### LISTED RECORDS
_____

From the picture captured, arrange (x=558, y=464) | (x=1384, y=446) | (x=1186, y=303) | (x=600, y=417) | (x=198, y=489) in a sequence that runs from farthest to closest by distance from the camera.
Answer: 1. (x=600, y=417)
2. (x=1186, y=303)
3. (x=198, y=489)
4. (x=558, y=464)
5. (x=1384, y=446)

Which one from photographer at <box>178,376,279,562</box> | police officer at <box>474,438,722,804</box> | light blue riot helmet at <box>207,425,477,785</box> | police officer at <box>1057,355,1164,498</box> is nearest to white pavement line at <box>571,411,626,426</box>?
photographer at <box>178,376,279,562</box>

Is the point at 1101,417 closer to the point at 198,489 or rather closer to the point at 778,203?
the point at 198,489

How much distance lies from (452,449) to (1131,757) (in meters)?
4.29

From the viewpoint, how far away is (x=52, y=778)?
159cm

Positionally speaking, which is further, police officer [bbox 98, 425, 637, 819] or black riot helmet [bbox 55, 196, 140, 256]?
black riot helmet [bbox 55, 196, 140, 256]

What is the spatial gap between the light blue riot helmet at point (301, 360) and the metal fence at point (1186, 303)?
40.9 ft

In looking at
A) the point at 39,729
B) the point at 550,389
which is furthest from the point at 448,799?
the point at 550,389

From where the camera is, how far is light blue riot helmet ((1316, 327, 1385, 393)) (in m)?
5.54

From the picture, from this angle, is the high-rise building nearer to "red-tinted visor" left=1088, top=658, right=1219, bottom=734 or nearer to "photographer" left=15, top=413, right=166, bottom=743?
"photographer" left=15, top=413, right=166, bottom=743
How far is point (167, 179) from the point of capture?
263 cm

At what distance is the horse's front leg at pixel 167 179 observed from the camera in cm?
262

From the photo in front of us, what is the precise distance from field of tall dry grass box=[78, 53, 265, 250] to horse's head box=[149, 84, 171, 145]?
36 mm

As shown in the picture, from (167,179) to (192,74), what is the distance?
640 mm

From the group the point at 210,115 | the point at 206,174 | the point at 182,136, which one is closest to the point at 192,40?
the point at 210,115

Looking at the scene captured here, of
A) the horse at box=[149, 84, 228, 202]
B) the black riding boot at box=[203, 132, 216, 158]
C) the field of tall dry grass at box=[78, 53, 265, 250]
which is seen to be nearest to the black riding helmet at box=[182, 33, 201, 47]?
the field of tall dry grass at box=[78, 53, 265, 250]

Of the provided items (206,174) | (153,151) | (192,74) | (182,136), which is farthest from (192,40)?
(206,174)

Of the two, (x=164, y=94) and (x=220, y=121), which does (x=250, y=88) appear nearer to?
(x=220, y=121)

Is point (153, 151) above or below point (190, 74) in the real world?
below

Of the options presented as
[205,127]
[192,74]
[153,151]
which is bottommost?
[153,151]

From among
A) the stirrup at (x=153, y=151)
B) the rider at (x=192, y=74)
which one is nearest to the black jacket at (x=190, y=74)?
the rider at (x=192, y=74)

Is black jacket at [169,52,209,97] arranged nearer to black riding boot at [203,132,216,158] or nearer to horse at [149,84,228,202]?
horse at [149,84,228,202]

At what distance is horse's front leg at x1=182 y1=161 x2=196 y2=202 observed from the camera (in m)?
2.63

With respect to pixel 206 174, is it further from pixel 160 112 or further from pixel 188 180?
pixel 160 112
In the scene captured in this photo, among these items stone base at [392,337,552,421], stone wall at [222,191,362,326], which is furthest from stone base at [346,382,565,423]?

_____

### STATED GOAL
Copy out the part of the material that opens with its first line and closes with the line containing "5. (x=1384, y=446)", with both ends included.

### EXERCISE RESULT
From the picture captured, arrange (x=558, y=464) | (x=1384, y=446) | (x=1186, y=303) | (x=600, y=417) | (x=198, y=489) in a sequence that runs from farthest to closest by distance from the camera.
Answer: 1. (x=600, y=417)
2. (x=1186, y=303)
3. (x=198, y=489)
4. (x=558, y=464)
5. (x=1384, y=446)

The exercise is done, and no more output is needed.